#### Supplied data
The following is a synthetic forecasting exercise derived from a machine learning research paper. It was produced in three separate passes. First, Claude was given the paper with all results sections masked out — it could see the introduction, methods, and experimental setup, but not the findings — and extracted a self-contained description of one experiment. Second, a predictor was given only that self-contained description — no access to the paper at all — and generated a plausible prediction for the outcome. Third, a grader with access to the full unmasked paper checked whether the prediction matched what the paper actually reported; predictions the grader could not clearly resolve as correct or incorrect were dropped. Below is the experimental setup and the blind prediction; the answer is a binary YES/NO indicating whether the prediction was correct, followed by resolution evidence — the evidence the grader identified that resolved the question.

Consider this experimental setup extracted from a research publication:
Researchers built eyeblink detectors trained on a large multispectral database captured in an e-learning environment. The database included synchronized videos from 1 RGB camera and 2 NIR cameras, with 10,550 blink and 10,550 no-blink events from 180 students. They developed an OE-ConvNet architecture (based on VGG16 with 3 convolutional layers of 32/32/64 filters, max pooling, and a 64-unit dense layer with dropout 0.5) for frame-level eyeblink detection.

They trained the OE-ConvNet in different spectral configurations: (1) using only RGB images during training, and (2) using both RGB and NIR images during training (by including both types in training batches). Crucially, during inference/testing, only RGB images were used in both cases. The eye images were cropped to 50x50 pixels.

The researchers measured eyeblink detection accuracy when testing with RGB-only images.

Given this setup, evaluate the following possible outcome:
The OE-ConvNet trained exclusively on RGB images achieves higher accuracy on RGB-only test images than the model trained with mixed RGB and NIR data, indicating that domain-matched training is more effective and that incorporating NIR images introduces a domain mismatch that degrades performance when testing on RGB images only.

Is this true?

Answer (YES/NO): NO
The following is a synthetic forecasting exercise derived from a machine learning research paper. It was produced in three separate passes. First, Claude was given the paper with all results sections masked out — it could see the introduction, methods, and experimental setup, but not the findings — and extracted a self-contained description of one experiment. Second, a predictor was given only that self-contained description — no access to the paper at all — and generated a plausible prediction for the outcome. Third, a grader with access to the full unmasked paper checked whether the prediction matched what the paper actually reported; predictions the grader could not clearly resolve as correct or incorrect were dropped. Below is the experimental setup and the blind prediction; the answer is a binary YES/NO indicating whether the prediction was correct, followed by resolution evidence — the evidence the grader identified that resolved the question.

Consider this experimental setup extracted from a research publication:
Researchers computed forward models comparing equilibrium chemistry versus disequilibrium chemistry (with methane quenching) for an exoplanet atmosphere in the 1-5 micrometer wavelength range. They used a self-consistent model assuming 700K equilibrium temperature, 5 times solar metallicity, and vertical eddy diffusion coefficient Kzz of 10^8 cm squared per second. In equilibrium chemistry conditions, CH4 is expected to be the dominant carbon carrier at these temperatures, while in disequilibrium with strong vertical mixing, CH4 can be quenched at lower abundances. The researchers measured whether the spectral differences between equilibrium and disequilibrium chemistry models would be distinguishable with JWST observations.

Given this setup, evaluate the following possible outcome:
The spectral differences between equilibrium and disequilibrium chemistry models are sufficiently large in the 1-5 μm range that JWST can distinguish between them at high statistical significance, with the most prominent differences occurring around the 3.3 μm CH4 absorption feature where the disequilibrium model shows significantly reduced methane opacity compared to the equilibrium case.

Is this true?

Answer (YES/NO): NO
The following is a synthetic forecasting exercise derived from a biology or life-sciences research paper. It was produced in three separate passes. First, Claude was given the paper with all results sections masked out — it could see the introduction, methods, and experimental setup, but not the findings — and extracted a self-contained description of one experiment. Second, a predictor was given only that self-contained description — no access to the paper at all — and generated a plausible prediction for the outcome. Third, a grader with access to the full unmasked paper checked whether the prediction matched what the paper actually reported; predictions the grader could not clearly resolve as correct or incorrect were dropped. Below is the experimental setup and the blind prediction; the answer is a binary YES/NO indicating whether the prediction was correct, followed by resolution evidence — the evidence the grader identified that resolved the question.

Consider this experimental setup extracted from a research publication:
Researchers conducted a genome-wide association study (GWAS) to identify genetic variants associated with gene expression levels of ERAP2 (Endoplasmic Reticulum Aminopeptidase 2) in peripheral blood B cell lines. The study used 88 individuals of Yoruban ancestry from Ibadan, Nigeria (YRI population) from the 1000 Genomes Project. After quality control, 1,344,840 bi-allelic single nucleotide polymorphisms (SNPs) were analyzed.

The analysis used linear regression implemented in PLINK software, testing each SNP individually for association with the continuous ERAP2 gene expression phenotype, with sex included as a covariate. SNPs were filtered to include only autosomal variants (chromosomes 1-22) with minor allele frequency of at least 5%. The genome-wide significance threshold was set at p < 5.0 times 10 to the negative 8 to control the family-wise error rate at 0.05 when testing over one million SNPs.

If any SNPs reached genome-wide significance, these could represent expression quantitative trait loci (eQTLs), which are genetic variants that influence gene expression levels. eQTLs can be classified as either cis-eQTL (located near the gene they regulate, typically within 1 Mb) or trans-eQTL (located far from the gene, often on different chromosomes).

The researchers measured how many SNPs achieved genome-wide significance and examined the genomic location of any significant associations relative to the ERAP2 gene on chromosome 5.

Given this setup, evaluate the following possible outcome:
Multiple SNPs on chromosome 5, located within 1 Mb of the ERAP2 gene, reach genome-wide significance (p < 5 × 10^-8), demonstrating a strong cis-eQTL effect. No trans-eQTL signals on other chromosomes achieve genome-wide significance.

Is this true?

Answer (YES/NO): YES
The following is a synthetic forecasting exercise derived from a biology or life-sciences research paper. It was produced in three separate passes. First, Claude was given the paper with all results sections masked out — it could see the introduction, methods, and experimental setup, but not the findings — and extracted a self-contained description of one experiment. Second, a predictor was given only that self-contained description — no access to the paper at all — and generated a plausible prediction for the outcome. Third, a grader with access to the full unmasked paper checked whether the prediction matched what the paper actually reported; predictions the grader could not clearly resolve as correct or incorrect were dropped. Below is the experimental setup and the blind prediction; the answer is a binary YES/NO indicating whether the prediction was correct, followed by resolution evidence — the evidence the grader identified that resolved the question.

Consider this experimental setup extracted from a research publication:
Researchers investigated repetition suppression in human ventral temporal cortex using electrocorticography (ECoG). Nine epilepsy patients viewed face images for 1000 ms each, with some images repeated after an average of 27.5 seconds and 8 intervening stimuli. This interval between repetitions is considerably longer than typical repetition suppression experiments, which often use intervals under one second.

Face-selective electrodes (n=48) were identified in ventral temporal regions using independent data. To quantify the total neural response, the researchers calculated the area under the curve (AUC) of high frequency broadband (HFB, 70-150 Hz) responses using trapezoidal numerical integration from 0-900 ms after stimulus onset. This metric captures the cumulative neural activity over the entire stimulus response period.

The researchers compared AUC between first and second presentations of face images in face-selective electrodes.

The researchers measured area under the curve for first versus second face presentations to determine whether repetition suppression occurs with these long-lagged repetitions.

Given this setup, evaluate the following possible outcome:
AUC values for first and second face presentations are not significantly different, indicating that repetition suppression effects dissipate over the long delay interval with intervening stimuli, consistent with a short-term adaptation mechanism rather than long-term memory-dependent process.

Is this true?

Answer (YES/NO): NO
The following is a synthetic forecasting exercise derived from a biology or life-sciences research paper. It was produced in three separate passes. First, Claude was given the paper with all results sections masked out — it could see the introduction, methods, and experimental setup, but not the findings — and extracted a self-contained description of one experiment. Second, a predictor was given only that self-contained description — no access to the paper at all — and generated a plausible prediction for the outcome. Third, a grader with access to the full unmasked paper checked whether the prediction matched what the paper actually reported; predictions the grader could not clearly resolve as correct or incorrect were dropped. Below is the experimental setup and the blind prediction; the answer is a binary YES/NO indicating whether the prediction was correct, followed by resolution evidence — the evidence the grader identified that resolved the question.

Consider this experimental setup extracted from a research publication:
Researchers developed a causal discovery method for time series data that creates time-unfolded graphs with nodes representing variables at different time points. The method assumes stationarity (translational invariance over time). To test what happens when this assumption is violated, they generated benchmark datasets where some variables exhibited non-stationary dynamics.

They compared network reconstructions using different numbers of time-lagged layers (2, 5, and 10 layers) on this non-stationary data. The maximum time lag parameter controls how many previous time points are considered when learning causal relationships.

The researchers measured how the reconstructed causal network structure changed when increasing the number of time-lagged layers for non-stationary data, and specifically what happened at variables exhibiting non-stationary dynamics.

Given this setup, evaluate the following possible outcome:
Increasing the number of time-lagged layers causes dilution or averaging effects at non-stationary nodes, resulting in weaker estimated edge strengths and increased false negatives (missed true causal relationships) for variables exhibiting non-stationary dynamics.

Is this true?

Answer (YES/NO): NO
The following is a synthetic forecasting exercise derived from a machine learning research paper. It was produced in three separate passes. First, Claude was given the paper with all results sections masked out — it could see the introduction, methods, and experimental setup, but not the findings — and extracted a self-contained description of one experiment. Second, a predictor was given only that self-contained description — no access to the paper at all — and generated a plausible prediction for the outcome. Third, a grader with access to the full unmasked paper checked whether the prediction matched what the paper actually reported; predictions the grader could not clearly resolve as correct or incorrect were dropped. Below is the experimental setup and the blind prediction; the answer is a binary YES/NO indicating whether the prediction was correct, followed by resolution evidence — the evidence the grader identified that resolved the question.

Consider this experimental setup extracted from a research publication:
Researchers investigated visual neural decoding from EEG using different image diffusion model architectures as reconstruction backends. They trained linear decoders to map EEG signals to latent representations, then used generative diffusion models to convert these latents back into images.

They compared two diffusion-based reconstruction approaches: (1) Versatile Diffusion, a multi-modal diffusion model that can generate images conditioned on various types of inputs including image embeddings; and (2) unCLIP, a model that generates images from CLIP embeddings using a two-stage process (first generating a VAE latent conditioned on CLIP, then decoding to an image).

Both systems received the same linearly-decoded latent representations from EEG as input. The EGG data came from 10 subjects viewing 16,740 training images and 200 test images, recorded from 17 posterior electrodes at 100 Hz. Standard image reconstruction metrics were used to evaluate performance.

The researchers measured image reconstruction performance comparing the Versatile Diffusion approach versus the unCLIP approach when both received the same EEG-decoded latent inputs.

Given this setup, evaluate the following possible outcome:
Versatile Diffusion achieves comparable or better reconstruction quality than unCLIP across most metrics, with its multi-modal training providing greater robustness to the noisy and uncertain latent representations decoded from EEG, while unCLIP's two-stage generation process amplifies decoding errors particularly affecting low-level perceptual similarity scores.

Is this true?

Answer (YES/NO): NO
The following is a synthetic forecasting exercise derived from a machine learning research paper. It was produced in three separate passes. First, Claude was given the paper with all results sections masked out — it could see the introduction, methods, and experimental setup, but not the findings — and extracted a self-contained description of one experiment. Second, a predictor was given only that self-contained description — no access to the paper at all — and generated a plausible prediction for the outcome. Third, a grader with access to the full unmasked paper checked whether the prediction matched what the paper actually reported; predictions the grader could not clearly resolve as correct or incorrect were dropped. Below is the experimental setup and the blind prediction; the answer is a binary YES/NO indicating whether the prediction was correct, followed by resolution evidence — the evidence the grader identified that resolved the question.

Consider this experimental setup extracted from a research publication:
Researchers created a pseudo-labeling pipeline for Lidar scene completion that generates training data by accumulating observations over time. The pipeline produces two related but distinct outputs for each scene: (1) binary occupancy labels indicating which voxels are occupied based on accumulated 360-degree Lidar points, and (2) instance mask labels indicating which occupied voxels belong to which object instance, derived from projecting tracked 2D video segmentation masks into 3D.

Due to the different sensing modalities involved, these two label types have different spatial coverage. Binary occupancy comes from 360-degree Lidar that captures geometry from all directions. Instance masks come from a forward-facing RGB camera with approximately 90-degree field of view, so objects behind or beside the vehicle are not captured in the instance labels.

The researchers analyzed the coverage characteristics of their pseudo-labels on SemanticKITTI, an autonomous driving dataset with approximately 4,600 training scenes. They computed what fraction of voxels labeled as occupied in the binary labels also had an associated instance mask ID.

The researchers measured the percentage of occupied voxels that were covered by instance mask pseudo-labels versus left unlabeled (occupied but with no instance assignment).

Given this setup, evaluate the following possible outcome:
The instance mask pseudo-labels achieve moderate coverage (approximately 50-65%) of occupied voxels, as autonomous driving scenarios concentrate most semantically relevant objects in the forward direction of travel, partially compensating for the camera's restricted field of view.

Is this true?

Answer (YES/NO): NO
########
Prompt: Whenever a line in the entries holds the word "computed", copy that line.

Task answer:
Researchers computed forward models comparing equilibrium chemistry versus disequilibrium chemistry (with methane quenching) for an exoplanet atmosphere in the 1-5 micrometer wavelength range. They used a self-consistent model assuming 700K equilibrium temperature, 5 times solar metallicity, and vertical eddy diffusion coefficient Kzz of 10^8 cm squared per second. In equilibrium chemistry conditions, CH4 is expected to be the dominant carbon carrier at these temperatures, while in disequilibrium with strong vertical mixing, CH4 can be quenched at lower abundances. The researchers measured whether the spectral differences between equilibrium and disequilibrium chemistry models would be distinguishable with JWST observations.
The researchers analyzed the coverage characteristics of their pseudo-labels on SemanticKITTI, an autonomous driving dataset with approximately 4,600 training scenes. They computed what fraction of voxels labeled as occupied in the binary labels also had an associated instance mask ID.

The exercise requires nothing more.